When faced with a choice, in UI/UX, I like to reduce based on critical analysis of potential problems with any choice, in order to deductively resolve to the better/best.
>100
By itself, that's looks fine, if you presuppose the meaning. It's a mathematical "expression, read as "greater than". IF you presuppose the meaning and intent.
The problem with the greaterThan use of an > is that this symbol has been abused for all sorts of other things in UI/UX since the dawn of computing.

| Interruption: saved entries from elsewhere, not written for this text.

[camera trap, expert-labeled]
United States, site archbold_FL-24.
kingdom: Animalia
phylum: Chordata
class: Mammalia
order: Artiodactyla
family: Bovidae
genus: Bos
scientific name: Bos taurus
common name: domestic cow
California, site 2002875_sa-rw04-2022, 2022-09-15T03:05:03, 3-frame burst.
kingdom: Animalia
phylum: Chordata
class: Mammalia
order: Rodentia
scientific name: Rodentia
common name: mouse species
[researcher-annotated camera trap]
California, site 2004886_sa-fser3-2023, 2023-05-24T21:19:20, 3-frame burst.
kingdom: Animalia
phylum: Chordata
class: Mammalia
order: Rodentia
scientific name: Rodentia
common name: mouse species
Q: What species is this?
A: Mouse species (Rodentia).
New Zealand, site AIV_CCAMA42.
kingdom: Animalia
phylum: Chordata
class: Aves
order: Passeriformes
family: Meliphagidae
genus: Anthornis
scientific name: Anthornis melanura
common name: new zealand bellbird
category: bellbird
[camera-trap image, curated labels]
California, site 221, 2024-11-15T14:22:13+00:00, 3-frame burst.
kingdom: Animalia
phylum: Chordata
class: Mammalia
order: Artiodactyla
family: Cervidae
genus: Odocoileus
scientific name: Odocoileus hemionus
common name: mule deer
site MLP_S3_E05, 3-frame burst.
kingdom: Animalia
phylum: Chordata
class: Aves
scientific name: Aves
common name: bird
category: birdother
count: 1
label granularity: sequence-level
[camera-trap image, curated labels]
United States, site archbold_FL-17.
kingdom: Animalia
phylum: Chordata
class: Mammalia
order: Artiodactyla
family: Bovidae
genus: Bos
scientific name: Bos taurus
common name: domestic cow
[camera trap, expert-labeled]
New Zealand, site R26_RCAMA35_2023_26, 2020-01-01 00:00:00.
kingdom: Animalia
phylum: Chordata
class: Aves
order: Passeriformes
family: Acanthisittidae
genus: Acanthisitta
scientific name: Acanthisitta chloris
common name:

Therefore it creates uncertainty in its meaning... and the subsequent action from tapping on anything that has this symbol, because it is (within UIs) rarely used to indicate "greater than".
Common Use:
it's almost always used to indicate direction, the carat, or the ability to open/close a hierarchy. Yes, the context of the number helps, somewhat, but it's in exactly the same spot a hierarchical indication usage put its. So... are we going to immediately roll out a list? etc.
100+
This is not burdened with the same conflation. Plus is rarely used on the right side in UIs for anything other than a volume of entities indication. If it was on the other side, we'd have a problem, as it might mean to add 100. But on this side, it's doing a sterling job of indicating that there's more than 100 items.
Given the choice between these two, the preponderance of evidence suggests you've got no choice but to add the plus sign to the maximum value indicator you have. A century, in this case. Bat on, good chap.